§ Brief
The entire listing, reproduced exactly and stripped of images, is the expected output.

§ Dataset content
────

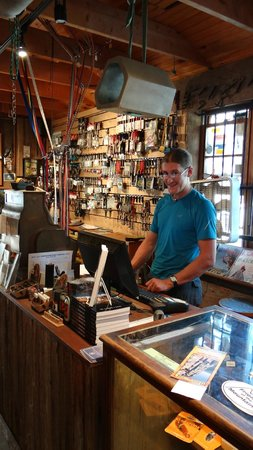 Seneca Rocks, Batı Virjinya: Justin busy with orders.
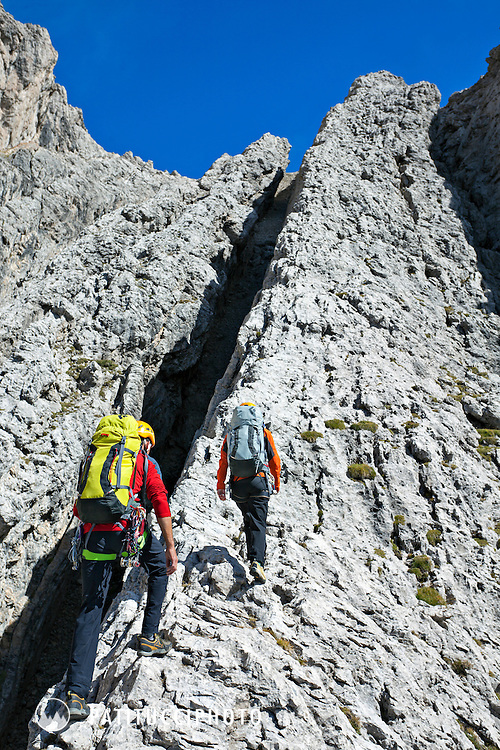 Two climbers on the Bügeleisen Kante, Grade III, in the Lienzer Dolomites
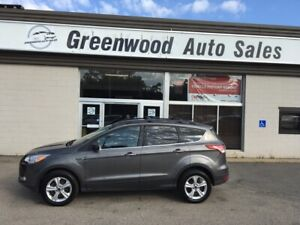 2013 Ford Escape SE LEATHER AWD & GREAT VALUE!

────

§ Response
 Seneca Rocks, Batı Virjinya: Justin busy with orders.
 Two climbers on the Bügeleisen Kante, Grade III, in the Lienzer Dolomites
 2013 Ford Escape SE LEATHER AWD & GREAT VALUE!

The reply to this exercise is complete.